Sábado, 20 Abril

Em Reposição – Carax e As Duas Primeiras Obras

A propósito dos trinta anos desde a estreia do primeiro filme de Leos Carax, foi tomada a iniciativa pela Medeia Filmes na restauração dos seus dois primeiros trabalhos. Um gesto que nos dá a conhecer um pouco melhor a carreira de um artesão e visionário cujo estatuto de culto tornou-o num dos mais fortes símbolos do cinema francês contemporâneo.

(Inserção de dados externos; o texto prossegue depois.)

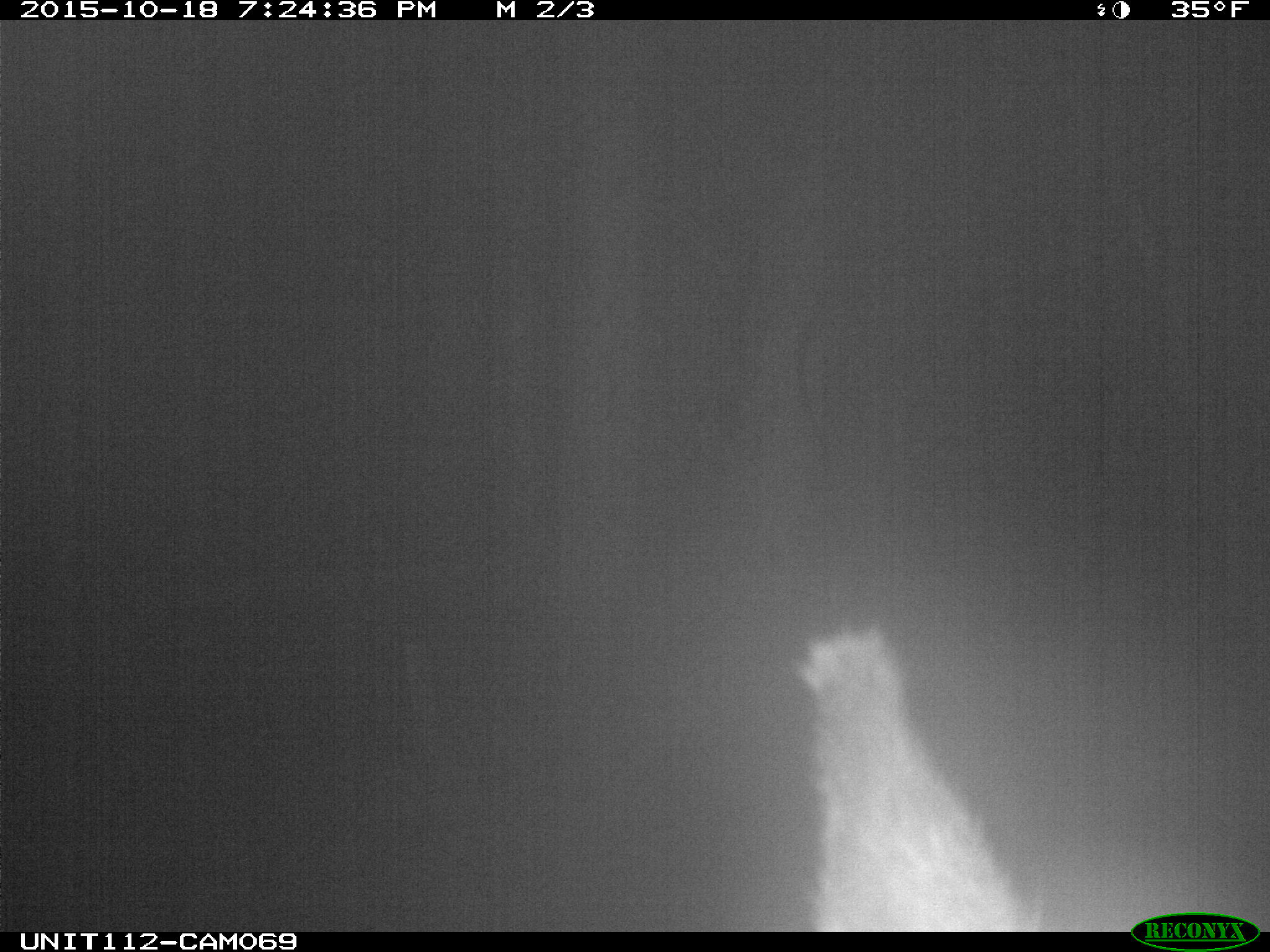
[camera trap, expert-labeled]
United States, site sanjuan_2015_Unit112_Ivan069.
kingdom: Animalia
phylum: Chordata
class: Mammalia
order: Artiodactyla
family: Cervidae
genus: Cervus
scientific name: Cervus elaphus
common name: red deer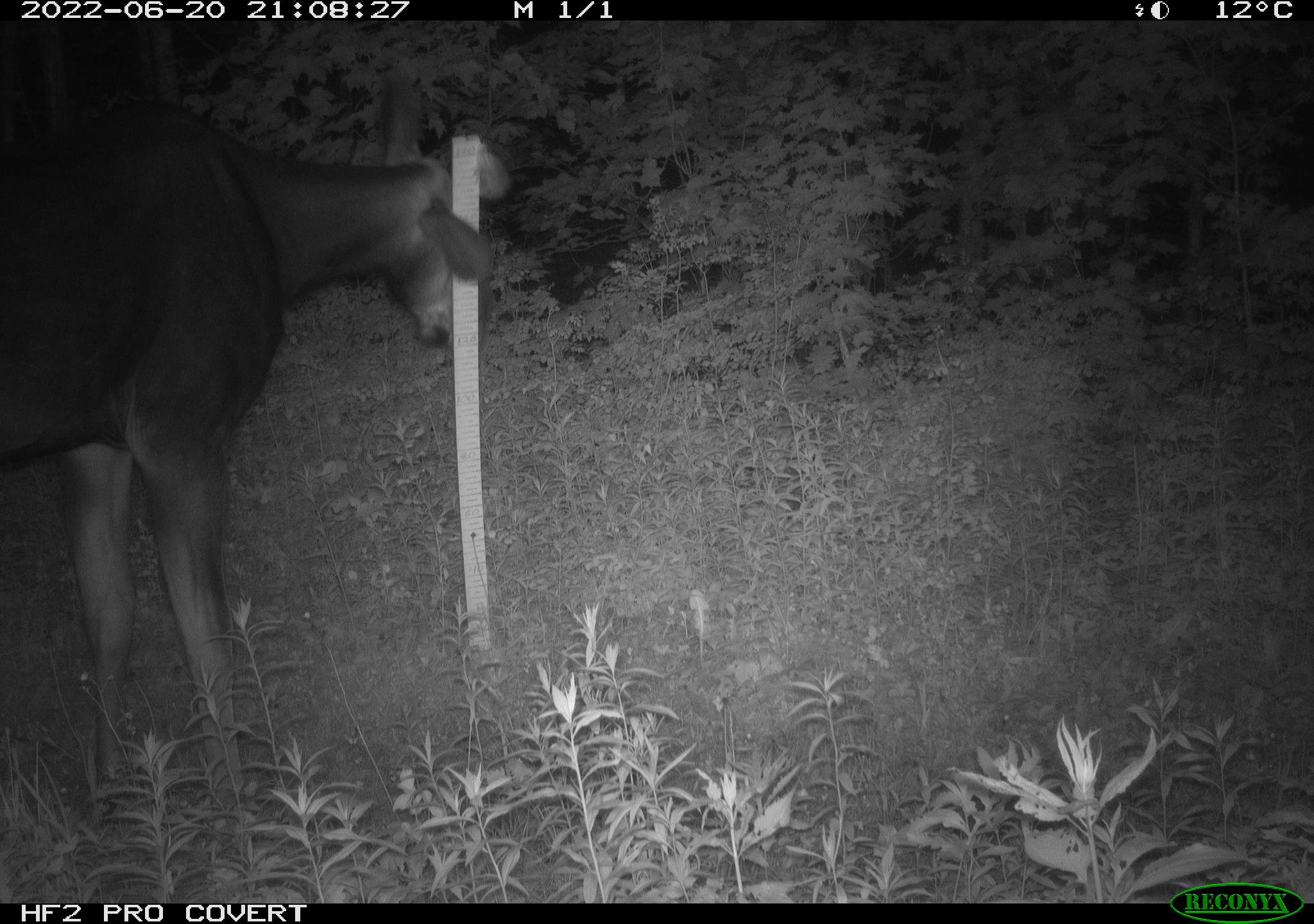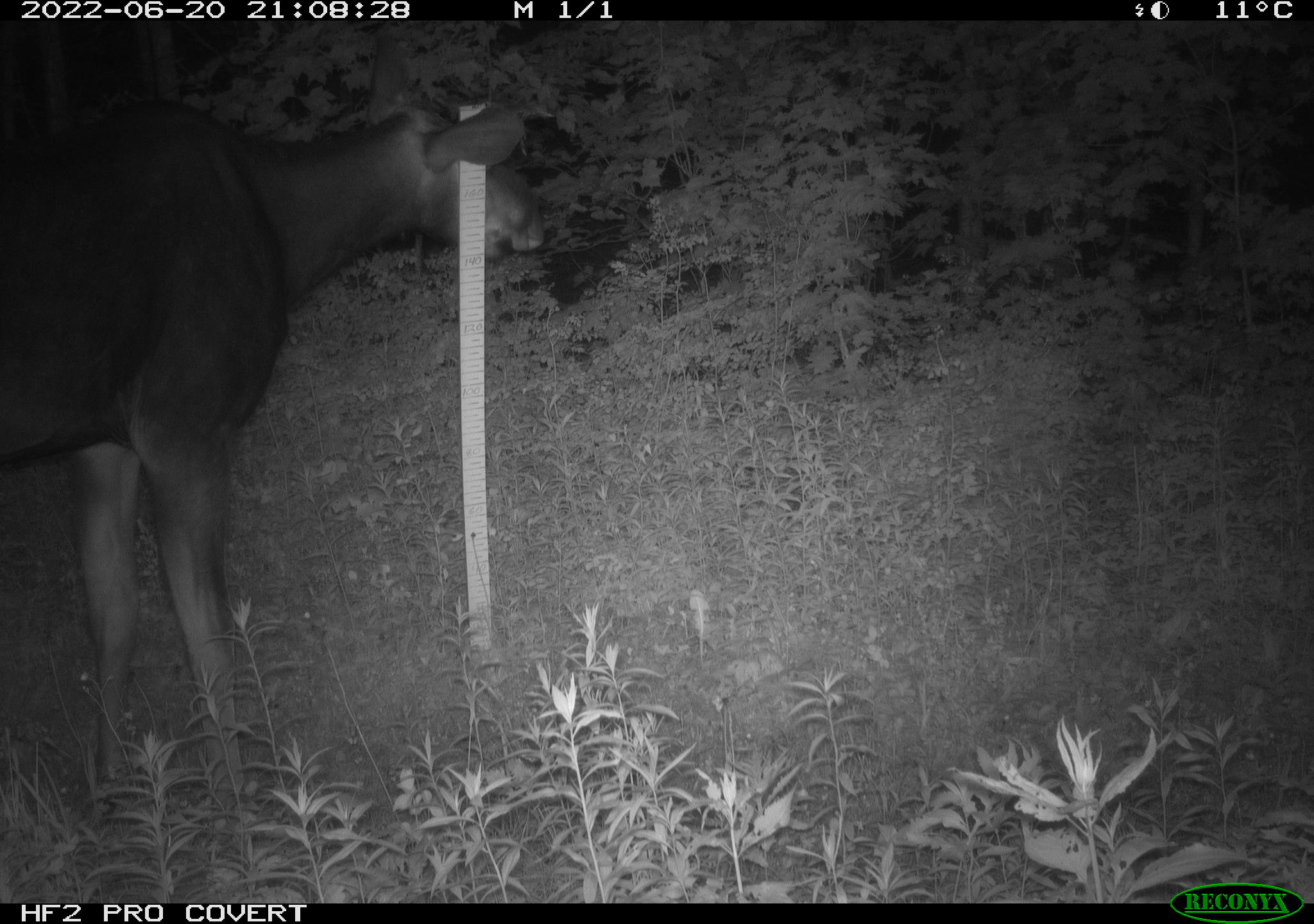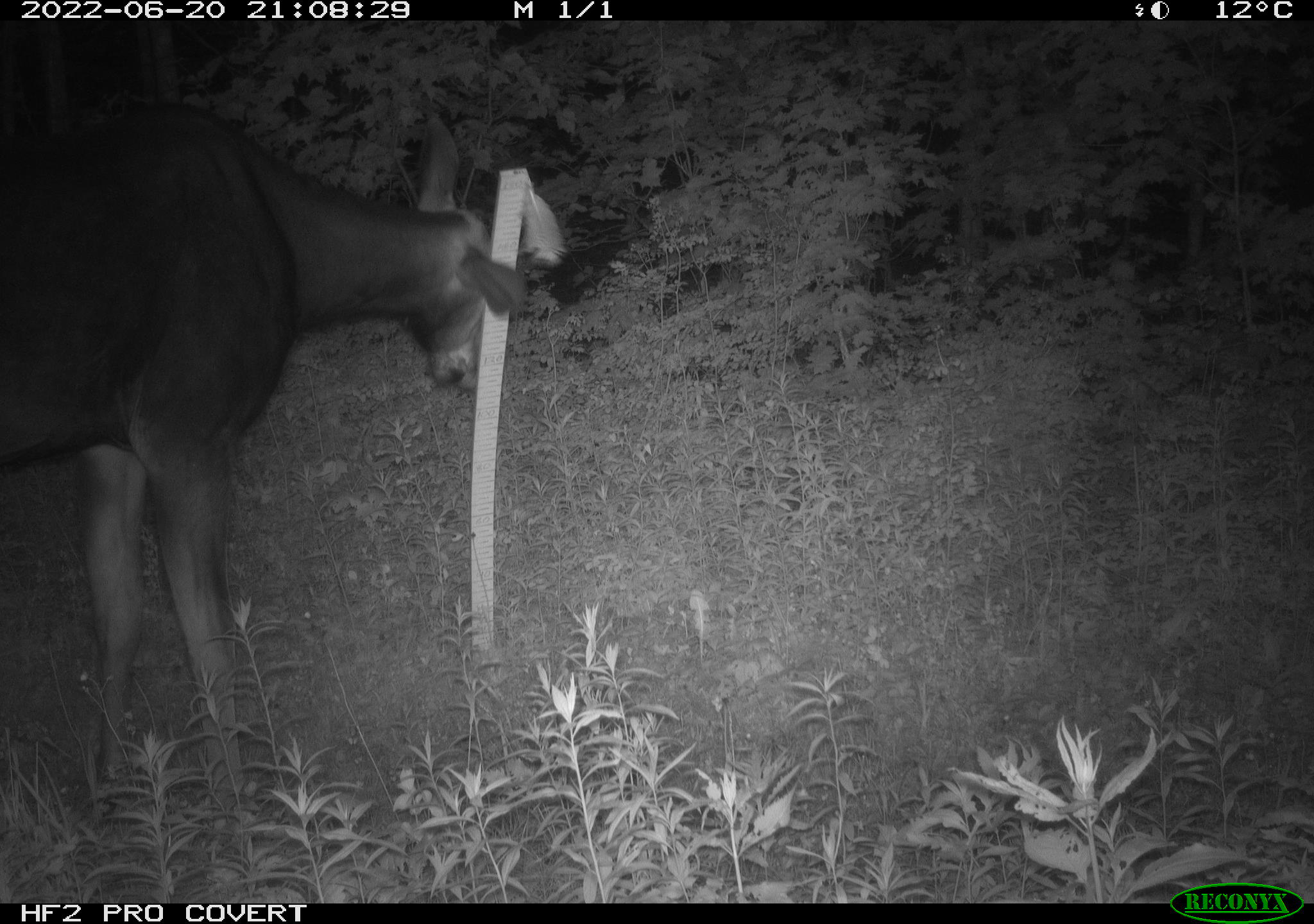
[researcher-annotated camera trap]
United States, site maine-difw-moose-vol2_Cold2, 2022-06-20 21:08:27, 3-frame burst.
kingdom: Animalia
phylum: Chordata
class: Mammalia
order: Artiodactyla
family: Cervidae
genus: Alces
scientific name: Alces alces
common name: moose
Moose (Alces alces).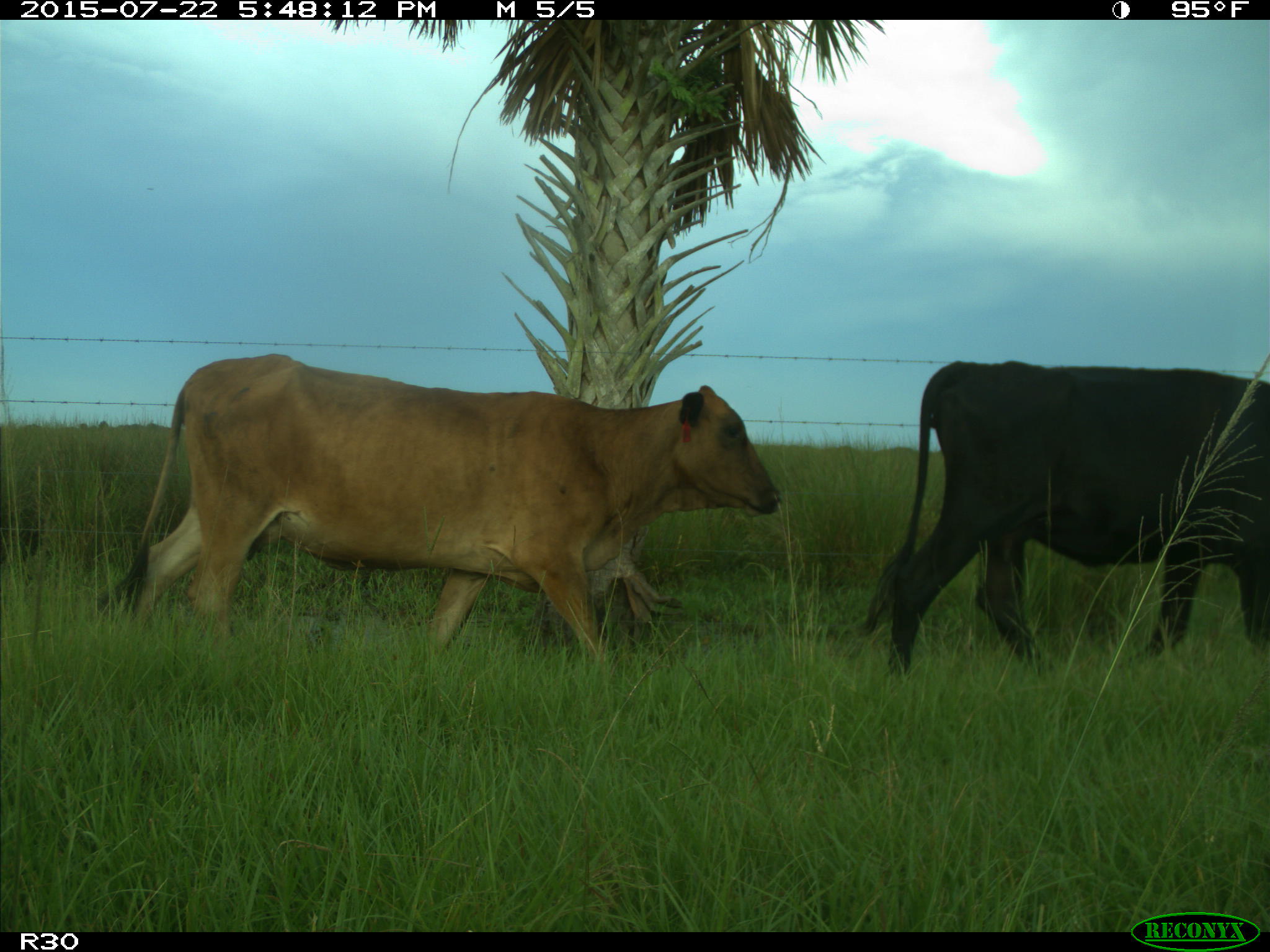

“Os Solitários Que Nunca Estão Sós”

Os temas de amor e alienação da carreira do realizador estão presentes desde o seu filme de estreia, Boy Meets Girl (Paixões Cruzadas, 1984). Aqui, um realizador (Denis Lavant) conhece uma dançarina e atriz com tendências suicidas (Mireille Perrier). Ambos têm em comum o abandono pelos seus parceiros e, por uma noite, é-nos apresentado um romance possível que poderia ter-se vindo a concretizar, após o encontro melancólico de ambos.

Contado num preto-e-branco dramático e violento, foi realizado quando o cineasta tinha apenas vinte e quatro anos, de forma matura e vagamente cinéfila. As feridas do passado destroem os sonhos futuros na vida presente, parece Carax dizer neste seu monólogo apaixonante sobre o teatro afetivo que todos os amantes sofrem.

De notar a cena numa festa dantesca que deve tudo a Pedro, o Louco de Godard com a personagem de um velho operador de câmara surdo-mudo a “falar” dos jovens e do cinema.

“Um Amor Que Arde Depressa, Mas Que Dura”

Mauvais Sang (Má Raça, 1986) passa-se no futuro Parisiense, com a epidemia de um vírus que infeta as pessoas que fazem amor sem sentimento, levando-as ao suicídio. Um rufia adolescente (Lavant, outra vez) é contratado por um mafioso (Michel Piccoli) para recolher uma das culturas armazenadas num laboratório, apaixonando-se pela namorada deste último (Juliette Binoche).

Um estilo vivo e vertiginoso (que bem define o realizador), com os ângulos de câmara mais improváveis e inteligentes. É a penumbra em que os atores são colocados, a focagem e alguns dos melhores travellings que alguma vez se viram, um deles acompanhado pelo Modern Love de David Bowie, enquanto Lavant mutila-se numa correria para o vazio. Nada passa ao lado do espetador, quer tenha conhecimento ou não da linguagem cinematográfica comum.

E então? E então são as cores invernais com um vermelho, amarelo e azul ocasional a contrastar nas personagens. Um equilíbrio perfeito e funcional entre o estilo e o conteúdo (que é como quem diz, tem muito de ambos), colocando Piccoli, Lavant e Binoche num triângulo amoroso improvável, com diálogos poéticos e alternados sobre o amor e a vida, que ecoa o espírito da Nouvelle Vague. É o Alphaville, o Acossado e o Viver a Sua Vida numa só jogada. E, parecendo que não, é um enorme feito para um cineasta numa segunda obra.

 

O melhor: A intemporalidade de dois trabalhos ricos.

O pior: O ter-se esperado até Holy Motors para Carax recuperar a aclamação perdida depois do seu segundo filme.